Cumbria’s tourism industry bounced back strongly in 2013 but must continue to adapt to changing customer habits, according to a summit of the region’s tourism leaders.

Hoteliers and industry bosses reported how the sector enjoyed an improved year for bookings compared to 2012, helped by better weather and fewer distractions from national events like the Olympics and Queen’s Diamond Jubilee.

However, attendees at the Cumbria Tourism Roundtable, hosted by business advisors Moore and Smalley, said leisure businesses have to embrace the trend for last minute bookings if they are to continue to thrive.

The annual event, held at Murley Moss Business Village, Kendal, was attended by representatives from Cumbria Tourism, The Lakes Hospitality Association and some of the region’s leading attractions and leisure accommodation businesses.

Ian Stephens, chief executive of Cumbria Tourism, said: “While there’s still December to come, our official stats from 2013 show that business has improved consistently throughout the year. 2012 was a very low point in a 20 year period. Some businesses have done better than others and the north of Cumbria was not as successful as the south, but on the whole there is positivity that we can build on.”  

Andy Poole, chief executive of The World of Beatrix Potter Attraction, said: “This year has seen a welcome resurgence of both national and international visitors to the Lake District, and whilst many of these have been day trippers and late bookers, they have added significantly to the local economy and sustained the workforce, allowing The World of Beatrix Potter to increase its staffing levels by 7 per cent. We aim to continue investing in both the business and workforce in 2014.”

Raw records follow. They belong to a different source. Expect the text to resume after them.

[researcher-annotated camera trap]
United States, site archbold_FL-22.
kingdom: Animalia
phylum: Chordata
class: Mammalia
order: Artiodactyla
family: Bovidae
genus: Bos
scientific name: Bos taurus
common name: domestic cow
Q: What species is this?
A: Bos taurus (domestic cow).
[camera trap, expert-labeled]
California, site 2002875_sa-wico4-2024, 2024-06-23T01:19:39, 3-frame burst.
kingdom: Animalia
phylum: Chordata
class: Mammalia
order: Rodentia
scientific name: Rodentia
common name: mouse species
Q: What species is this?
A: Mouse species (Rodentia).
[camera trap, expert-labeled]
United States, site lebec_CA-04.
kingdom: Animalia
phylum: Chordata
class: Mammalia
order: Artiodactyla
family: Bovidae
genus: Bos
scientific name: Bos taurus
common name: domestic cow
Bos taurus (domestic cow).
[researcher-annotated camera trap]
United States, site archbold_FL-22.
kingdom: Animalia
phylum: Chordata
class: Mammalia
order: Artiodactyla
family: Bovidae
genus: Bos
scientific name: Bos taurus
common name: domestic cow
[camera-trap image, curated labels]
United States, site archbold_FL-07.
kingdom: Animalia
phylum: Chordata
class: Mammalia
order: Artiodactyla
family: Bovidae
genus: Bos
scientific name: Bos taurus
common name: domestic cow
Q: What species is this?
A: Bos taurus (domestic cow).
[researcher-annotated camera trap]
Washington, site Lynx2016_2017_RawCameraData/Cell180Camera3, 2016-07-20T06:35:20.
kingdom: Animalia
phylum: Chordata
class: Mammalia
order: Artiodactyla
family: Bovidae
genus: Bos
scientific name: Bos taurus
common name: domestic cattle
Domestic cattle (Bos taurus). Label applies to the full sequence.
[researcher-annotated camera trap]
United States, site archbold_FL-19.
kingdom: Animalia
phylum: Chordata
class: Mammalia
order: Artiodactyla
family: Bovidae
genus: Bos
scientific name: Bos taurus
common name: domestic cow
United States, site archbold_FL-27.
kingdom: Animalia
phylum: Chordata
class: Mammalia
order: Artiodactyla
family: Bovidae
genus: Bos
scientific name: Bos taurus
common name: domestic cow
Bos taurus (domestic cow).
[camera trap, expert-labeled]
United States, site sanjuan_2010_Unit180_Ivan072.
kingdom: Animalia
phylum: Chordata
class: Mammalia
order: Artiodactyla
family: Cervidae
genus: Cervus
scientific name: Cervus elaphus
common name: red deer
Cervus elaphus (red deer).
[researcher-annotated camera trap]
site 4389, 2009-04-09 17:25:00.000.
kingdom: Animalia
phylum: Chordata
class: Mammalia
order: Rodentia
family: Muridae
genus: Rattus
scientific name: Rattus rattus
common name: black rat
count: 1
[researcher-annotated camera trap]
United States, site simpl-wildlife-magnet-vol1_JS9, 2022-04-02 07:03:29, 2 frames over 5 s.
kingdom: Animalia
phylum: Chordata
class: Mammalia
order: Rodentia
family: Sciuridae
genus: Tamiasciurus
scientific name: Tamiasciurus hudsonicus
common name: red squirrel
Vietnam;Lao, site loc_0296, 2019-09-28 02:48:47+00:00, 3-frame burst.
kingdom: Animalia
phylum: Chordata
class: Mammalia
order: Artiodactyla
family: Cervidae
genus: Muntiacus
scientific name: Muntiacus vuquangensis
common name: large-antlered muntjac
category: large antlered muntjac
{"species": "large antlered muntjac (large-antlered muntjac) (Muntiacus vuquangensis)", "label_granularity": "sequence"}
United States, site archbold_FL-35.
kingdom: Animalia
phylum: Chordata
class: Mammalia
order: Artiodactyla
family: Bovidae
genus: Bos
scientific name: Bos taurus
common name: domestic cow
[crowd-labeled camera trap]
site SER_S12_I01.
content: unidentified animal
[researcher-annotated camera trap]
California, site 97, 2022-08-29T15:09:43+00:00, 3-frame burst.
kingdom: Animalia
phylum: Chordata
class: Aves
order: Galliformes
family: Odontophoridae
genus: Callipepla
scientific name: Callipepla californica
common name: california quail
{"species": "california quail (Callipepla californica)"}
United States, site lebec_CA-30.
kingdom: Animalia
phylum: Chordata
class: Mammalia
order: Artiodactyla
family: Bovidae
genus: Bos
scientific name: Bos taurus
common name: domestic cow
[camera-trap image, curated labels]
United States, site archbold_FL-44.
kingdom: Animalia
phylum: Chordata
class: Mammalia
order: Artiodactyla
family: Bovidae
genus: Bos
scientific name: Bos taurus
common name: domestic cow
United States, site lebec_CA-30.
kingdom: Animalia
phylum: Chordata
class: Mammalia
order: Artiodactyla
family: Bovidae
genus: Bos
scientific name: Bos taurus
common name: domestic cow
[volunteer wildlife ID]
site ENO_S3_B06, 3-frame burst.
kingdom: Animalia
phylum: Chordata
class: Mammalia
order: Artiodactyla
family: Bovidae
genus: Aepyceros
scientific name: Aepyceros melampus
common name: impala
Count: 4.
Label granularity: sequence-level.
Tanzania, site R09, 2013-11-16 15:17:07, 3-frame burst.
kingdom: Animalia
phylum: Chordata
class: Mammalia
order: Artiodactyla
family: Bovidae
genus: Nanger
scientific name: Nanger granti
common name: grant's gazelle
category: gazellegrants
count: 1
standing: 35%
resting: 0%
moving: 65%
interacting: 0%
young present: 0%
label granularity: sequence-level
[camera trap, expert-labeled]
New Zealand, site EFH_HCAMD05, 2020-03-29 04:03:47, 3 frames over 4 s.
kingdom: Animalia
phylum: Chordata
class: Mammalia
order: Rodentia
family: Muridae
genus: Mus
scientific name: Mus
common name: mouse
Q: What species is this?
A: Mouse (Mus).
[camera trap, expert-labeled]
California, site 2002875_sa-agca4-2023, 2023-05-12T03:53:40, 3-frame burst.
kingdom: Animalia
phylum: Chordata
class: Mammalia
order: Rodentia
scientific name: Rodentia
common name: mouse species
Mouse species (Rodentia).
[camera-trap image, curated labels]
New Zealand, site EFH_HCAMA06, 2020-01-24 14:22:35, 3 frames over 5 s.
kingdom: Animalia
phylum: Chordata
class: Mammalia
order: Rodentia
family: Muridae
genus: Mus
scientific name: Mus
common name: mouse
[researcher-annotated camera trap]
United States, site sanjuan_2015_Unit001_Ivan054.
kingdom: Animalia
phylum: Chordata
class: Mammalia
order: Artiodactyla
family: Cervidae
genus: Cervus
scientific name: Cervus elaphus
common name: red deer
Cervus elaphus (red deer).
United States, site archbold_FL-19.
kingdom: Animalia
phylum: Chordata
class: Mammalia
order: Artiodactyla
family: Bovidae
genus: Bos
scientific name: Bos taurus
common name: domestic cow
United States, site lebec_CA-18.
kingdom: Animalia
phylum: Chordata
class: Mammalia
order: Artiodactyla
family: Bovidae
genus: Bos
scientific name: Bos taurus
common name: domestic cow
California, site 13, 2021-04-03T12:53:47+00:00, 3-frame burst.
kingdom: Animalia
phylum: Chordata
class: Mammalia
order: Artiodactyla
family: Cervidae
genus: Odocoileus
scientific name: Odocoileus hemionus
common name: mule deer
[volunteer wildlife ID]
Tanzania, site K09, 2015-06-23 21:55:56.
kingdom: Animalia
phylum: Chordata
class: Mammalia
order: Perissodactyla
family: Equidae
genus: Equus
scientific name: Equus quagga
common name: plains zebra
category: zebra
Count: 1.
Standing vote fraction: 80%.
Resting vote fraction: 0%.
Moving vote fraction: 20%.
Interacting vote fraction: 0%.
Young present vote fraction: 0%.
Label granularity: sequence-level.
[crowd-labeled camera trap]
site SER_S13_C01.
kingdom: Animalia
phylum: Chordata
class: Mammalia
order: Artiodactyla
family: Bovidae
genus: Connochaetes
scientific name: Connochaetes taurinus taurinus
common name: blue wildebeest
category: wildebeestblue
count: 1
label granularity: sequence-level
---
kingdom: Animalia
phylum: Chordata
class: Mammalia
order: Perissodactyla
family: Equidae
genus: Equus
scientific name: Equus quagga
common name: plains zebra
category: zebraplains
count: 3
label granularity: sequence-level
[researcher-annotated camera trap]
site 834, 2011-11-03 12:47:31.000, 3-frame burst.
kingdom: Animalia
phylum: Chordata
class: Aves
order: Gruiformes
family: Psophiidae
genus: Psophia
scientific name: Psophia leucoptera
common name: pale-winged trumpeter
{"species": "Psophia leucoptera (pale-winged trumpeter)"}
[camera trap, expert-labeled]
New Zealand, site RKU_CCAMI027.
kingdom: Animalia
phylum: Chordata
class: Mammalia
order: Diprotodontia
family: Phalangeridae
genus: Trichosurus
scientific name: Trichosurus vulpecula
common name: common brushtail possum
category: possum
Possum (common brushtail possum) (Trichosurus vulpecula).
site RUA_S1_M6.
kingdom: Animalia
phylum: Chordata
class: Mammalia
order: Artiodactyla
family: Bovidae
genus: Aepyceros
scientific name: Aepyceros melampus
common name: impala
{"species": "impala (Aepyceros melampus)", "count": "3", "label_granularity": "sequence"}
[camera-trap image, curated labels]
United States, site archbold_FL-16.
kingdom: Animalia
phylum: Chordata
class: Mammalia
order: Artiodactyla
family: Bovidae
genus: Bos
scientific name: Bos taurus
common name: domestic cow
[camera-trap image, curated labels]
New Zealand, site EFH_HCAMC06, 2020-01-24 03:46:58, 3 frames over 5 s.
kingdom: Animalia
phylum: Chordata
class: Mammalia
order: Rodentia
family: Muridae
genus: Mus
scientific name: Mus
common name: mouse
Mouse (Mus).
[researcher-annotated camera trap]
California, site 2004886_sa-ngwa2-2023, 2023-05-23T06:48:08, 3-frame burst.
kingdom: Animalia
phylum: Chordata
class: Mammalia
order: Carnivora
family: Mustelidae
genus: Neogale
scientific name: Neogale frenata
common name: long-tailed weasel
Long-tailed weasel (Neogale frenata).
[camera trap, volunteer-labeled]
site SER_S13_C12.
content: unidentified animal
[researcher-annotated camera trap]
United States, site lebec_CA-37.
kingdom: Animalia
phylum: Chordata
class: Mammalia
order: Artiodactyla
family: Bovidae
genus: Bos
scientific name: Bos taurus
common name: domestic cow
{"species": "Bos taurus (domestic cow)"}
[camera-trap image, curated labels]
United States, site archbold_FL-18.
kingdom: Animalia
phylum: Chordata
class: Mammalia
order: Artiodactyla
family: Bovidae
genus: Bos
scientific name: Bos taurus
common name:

Geoff Todd, owner of the Angel Inn, Bowness on Windermere, said: “When 2013 started, the outlook was not good but as it went on business picked up considerably and the weather certainly helped. However, we saw evidence of reduced spending with customers tending to go for an ‘either, or’ approach, for example, taking dinner but not having lunch.”

Peter Jackson, owner of self-catering cottages business Heart of the Lakes, said: “The biggest thing I noticed is the trend for later bookings. Even as recently as a few years ago, I could look at the advanced bookings in February and know how the year was going to be. That just doesn’t happen anymore and it creates uncertainty. Fortunately, we finished up with good bookings for the summer and autumn months, but it’s definitely something businesses need to adapt to.”

Tony Blaney, owner of The Fairfield Garden Guesthouse in Windermere, and chair of The Lakes Hospitality Association, added:  “I have also experienced more people making late or last minute bookings. People plan around the weather far more than they used to and bookings will react to a good forecast. Hoteliers need to ensure they are geared up technologically to deal with an influx of late bookings and can also mitigate the impact by encouraging people to book early too.”

Other issues discussed at the event included the impact that online bookings agencies were having on the leisure and tourism sector, the availability of bank funding, administrative and legal burdens, and sustainability issues.

Colin Johnson, head of Moore and Smalley’s leisure and tourism team, said: “For the last four years our Cumbria Tourism Roundtable has provided a good barometer of the county’s tourism industry by getting a firsthand account of the issues that impact on visitor numbers. Again we are seeing changes in customer habits and business owners need to stay attuned to these trends, ensuring they continue to invest in product quality and marketing to pull in customers.”

Attendees of Moore and Smalley’s Cumbria Tourism Roundtable were Ian Stephens, chief executive, Cumbria Tourism; Peter Jackson, Heart of the Lakes; Tony Blaney, The Fairfield Garden Guest House; Geoff Todd, The Angel Inn; Haydn Spedding, Colliers International; Mark Fuller, The Sun Inn, Kirkby Lonsdale; Andy Poole, chief executive The World of Beatrix Potter; Alastair Rushton, Ellerthwaite Lodge; Colin Johnson, partner, Moore and Smalley; Ian Clark, partner, Moore and Smalley.